Rendered images with source text:
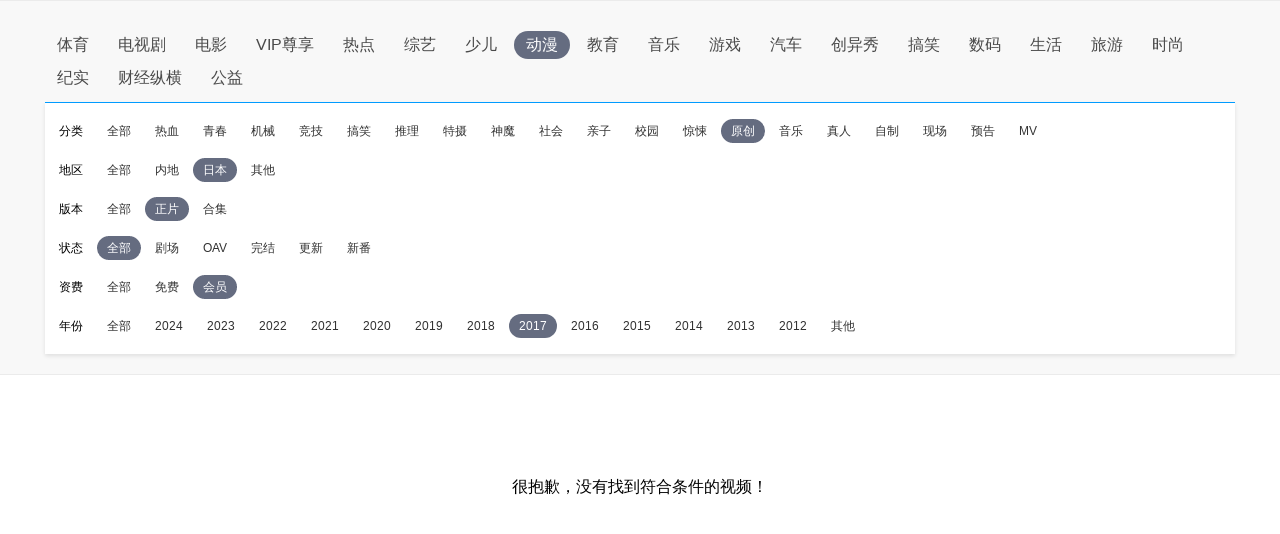

--- FILE ---
content_type: application/javascript
request_url: http://sa.suning.cn/cc.js
body_size: 280
content:
window.sa=window.sa||{};sa.check="1768689061178nNqkcJY07Lw";window._sa_utils=window._sa_utils||{};if(typeof _sa_utils.fillCAndL==='function'){_sa_utils.fillCAndL("newTag");}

**TASK BRIEF**
Without the images, write out all of the records exactly.

**OUTPUT**
--- FILE ---
content_type: application/javascript
request_url: http://sa.suning.cn/cc.js
body_size: 280
content:
window.sa=window.sa||{};sa.check="1768689061178nNqkcJY07Lw";window._sa_utils=window._sa_utils||{};if(typeof _sa_utils.fillCAndL==='function'){_sa_utils.fillCAndL("newTag");}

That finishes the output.